New PCSOs in Bury, from the left, Jessy Whurr, Ryan Chivers, Michelle Bixley and Emily Howell
New PCSOs in Bury, from the left, Jessy Whurr, Ryan Chivers, Michelle Bixley and Emily Howell

Four new PCSOs have gone on duty at Bury St Edmunds police station, including the first paid for by the town council.

All the police community support officers are new to policing and bring skills from past jobs or qualifications. In line with Suffolk Police’s new policy, they all have a ‘single point of contact’ (SPOC) role which often highlights that.

Emily Howell, 23, is the PCSO funded by Bury Town Council and comes to the force after doing a three year degree course on forensic sciences.

“I thought it brought me to a more front-line police role,” she said. “Because the town council have funded me I get to patrol more than the others,

“SPOC roles give them more responsibility in those areas, but they patrol less.”

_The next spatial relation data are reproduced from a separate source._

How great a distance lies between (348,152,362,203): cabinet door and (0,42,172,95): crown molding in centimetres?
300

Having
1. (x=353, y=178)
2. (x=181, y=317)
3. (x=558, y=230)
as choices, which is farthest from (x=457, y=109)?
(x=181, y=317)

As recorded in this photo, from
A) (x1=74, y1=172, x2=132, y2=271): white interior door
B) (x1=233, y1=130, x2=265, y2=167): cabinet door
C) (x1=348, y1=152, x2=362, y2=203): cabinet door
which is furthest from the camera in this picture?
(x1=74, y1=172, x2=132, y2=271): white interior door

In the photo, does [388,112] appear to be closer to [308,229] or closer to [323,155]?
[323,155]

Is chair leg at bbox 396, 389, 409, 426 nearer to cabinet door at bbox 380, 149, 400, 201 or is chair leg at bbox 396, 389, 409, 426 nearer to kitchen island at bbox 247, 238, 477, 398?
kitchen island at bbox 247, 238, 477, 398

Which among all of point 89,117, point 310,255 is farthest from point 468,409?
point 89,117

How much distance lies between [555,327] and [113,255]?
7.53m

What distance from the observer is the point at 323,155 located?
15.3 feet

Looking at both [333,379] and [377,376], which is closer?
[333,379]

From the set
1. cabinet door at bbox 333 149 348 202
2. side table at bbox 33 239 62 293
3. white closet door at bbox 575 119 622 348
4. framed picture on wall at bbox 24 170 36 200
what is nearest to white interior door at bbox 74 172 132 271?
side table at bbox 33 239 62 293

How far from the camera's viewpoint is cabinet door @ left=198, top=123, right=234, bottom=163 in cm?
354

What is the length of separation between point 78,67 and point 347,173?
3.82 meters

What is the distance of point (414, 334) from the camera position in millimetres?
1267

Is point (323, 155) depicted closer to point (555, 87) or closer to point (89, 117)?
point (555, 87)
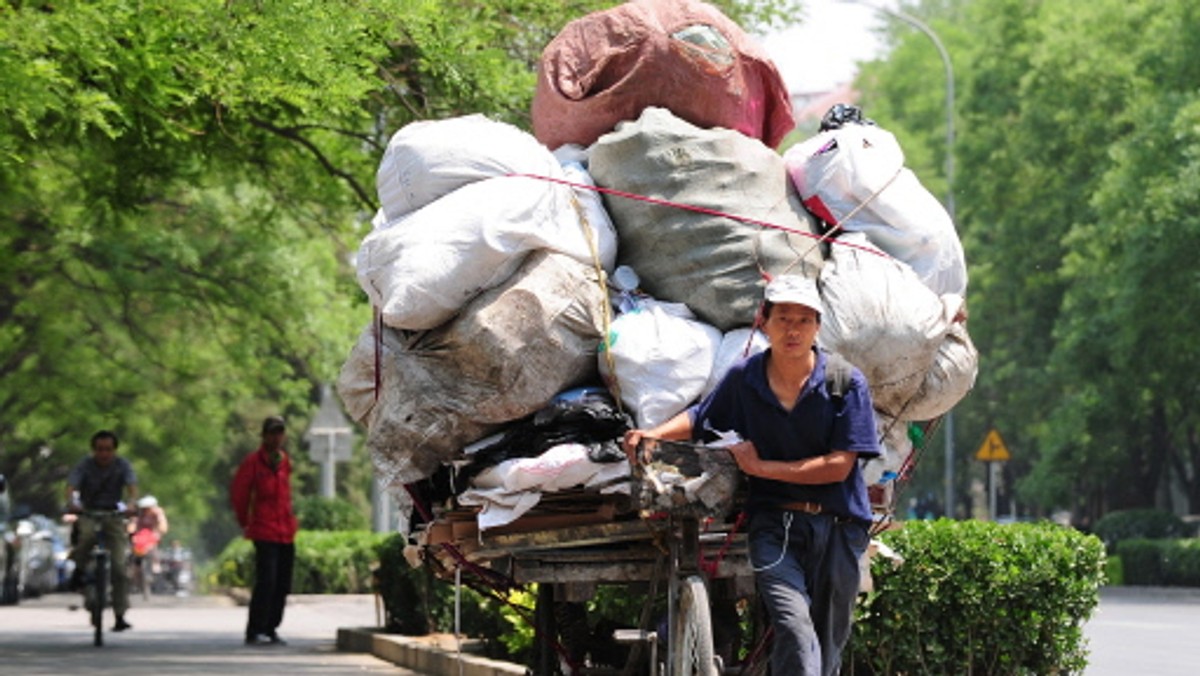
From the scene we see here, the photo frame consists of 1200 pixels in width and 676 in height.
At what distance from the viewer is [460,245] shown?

She will work with town councillors in areas of concern they have.

Jessy Whurr, 19, was a business development manager and said: “I always wanted to work in the police and thought it was a good route in to progress as a long-term career.”

Her SPOC is youth and young people.

Ryan Chivers, 24, worked in an NHS mental health unit so his SPOC is, not surprisingly, mental health. He said: “I just like engaging with people and helping people. I’m happy in a community-based role.”

Michelle Bixley, 28, had nearly 11 years in retail. “I thought it was time for a change, now they are recruiting,” she said. “It’s something I always wanted to do.”

Her SPOC is vulnerable communities, including the elderly, immigrants and travellers.

Andrew Speed, chairman of Bury St Edmunds Town Council said:”Having obtained unanimous approval from the council in March, I am delighted that PCSO Emily Howell has now commenced work in support of the town’s residents.

“Over the coming months Emily will familiarise with all of the town’s wards working in partnership with town councillors and residents alike.

“We hope that Emily will be joined by a further PCSO in April. This initiative is a key element of the town council adding direct value for its residents.

Tim Passmore, Suffolk’s police and crime commissioner, said: “I’m very pleased the town council has taken this initiative,

“This is very much in addition to the resources allocated by the Chief Constable for keeping the whole of Bury safe. It’s a wonderful example of the community helping itself.”